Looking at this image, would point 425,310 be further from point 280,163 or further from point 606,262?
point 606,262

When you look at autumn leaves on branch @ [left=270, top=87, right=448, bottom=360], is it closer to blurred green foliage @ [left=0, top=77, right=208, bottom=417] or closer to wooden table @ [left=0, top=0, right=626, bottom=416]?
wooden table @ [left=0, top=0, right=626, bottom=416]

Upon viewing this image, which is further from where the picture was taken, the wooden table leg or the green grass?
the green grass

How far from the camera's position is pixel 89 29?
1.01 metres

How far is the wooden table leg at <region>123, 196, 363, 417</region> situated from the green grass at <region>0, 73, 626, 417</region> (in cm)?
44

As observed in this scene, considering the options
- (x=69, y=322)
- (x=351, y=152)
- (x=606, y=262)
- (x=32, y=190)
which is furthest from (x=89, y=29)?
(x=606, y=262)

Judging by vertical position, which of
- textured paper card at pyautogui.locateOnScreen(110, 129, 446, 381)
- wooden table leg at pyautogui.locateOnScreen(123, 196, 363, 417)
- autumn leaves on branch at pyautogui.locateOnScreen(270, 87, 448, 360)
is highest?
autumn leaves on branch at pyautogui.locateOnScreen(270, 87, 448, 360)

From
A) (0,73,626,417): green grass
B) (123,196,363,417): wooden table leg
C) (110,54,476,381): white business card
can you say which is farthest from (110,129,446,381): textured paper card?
· · · ·
_課題_: 上のレコードの各行を、「番号」と「行」の2列を持つMarkdownの表に書き換える。空行は表に入れない。

_出力_:
| 番号 | 行 |
|---|---|
| 1 | Looking at this image, would point 425,310 be further from point 280,163 or further from point 606,262? |
| 2 | point 606,262 |
| 3 | When you look at autumn leaves on branch @ [left=270, top=87, right=448, bottom=360], is it closer to blurred green foliage @ [left=0, top=77, right=208, bottom=417] or closer to wooden table @ [left=0, top=0, right=626, bottom=416]? |
| 4 | wooden table @ [left=0, top=0, right=626, bottom=416] |
| 5 | Upon viewing this image, which is further from where the picture was taken, the wooden table leg or the green grass? |
| 6 | the green grass |
| 7 | How far from the camera's position is pixel 89 29? |
| 8 | 1.01 metres |
| 9 | How far is the wooden table leg at <region>123, 196, 363, 417</region> situated from the green grass at <region>0, 73, 626, 417</region> (in cm)? |
| 10 | 44 |
| 11 | As observed in this scene, considering the options |
| 12 | - (x=69, y=322) |
| 13 | - (x=351, y=152) |
| 14 | - (x=606, y=262) |
| 15 | - (x=32, y=190) |
| 16 | which is furthest from (x=89, y=29)? |
| 17 | (x=606, y=262) |
| 18 | Judging by vertical position, which of |
| 19 | - textured paper card at pyautogui.locateOnScreen(110, 129, 446, 381) |
| 20 | - wooden table leg at pyautogui.locateOnScreen(123, 196, 363, 417) |
| 21 | - autumn leaves on branch at pyautogui.locateOnScreen(270, 87, 448, 360) |
| 22 | is highest? |
| 23 | autumn leaves on branch at pyautogui.locateOnScreen(270, 87, 448, 360) |
| 24 | From |
| 25 | A) (0,73,626,417): green grass |
| 26 | B) (123,196,363,417): wooden table leg |
| 27 | C) (110,54,476,381): white business card |
| 28 | can you say which is farthest from (110,129,446,381): textured paper card? |